The laundry room is on the first floor of the apartment building.  I put everything into the washing machine and came back upstairs, where I sat on the couch and stared out the window for a while.

While my clothes were washing, the sun went down and it got cold in my apartment.  There’s a central thermostat in the hallway that controls the temperature in all of the apartments, and it’s locked, so I couldn’t turn up the heat.

I realized that all my clothes and blankets were soaking wet in the washing machine and it would be at least another hour before they finished washing and went through the dryer.


And that’s when I found the socks.  I opened a drawer of the dresser in my bedroom, and there, all the way in the back, hiding in a dark corner, was a folded pair of white ankle socks that the woman who stayed in this apartment before me must have left behind.

I put the socks on, and in spite of the fact that they were a little too big and had that orange stain, they felt comforting and cozy and warm.

I wore them all night.  I woke up the next morning and padded to the kitchen to put on some coffee.  I tried to avoid seeing my reflection in the mirror hanging on the wall near the coffee pot because I felt so disheveled.  But at least I had to give myself a little credit-- I was standing upright, so that was a good start.


A few minutes later, I climbed back in bed with a steaming hot cup of coffee and my laptop.

As I was sitting in bed writing, my friend Reba called to check on me.

“What are you doing?” she asked. “I’m sitting in bed writing about my socks,” I said.

And then there was a long pause because, well, what do you say to that?

"I'm proud of you," she said.
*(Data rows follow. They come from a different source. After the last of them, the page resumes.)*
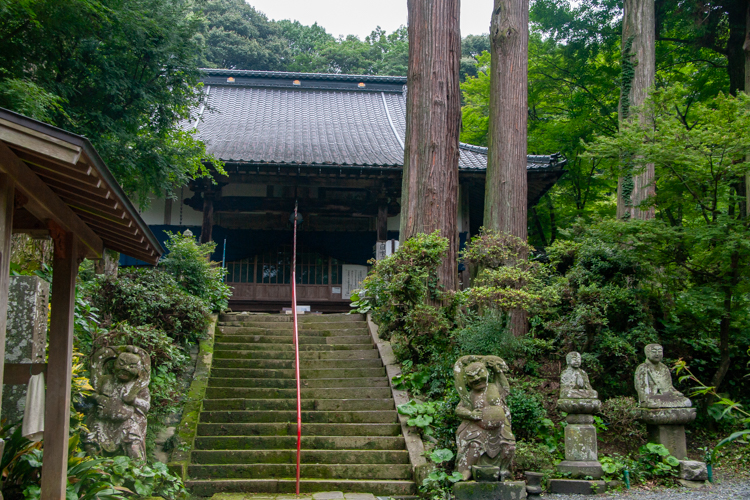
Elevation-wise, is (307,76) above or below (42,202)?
above

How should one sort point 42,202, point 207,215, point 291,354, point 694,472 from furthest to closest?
point 207,215
point 291,354
point 694,472
point 42,202

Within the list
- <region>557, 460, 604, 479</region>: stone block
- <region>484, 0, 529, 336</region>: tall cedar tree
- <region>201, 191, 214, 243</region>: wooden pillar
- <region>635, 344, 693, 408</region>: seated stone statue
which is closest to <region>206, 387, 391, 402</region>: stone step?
<region>557, 460, 604, 479</region>: stone block

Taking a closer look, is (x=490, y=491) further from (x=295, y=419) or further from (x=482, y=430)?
(x=295, y=419)

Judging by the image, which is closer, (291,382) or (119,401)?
(119,401)

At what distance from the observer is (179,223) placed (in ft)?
44.5

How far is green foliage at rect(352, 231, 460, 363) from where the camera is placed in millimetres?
7867

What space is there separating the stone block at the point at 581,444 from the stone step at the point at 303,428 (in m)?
1.99

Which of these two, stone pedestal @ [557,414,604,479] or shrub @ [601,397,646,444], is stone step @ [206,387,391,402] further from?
shrub @ [601,397,646,444]

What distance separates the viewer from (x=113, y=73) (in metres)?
7.73

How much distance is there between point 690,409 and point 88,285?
759 cm

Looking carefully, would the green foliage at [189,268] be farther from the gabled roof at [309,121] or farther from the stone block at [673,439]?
the stone block at [673,439]

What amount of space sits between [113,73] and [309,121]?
31.1 ft

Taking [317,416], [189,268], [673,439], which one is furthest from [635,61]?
[189,268]

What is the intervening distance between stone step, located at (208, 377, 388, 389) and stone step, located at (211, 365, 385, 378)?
0.15 meters
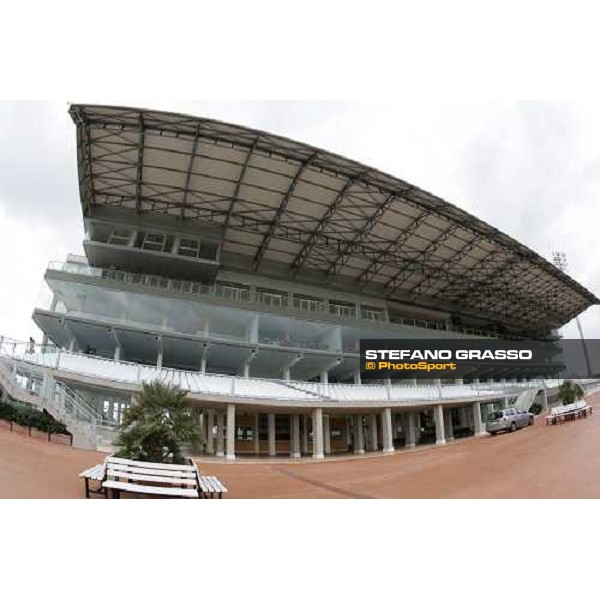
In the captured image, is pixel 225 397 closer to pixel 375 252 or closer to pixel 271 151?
pixel 271 151

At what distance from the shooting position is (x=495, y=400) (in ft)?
110

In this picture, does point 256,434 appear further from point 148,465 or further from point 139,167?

And it meant a lot coming from her.  She's the friend who says that courage is dreams with shoes on.  She knows the pain and the power of finding footwear to move forward in times of crisis.

All yesterday morning, I found myself contemplating those white socks a lot.

If courage is dreams with shoes on, I thought, maybe hope is courage with socks on. 

As I thought about the socks, I also thought about the woman who lived in this apartment before me.  The woman who left these socks behind.

I don’t know her name or the details of her situation, but I know she came here in trouble, in distress, in crisis.

And it gives me hope that at some point, she got out of bed, packed up her clothes, opened that bullet-proof door, and walked back into the world.

It gives me hope that maybe, just maybe, I can, too.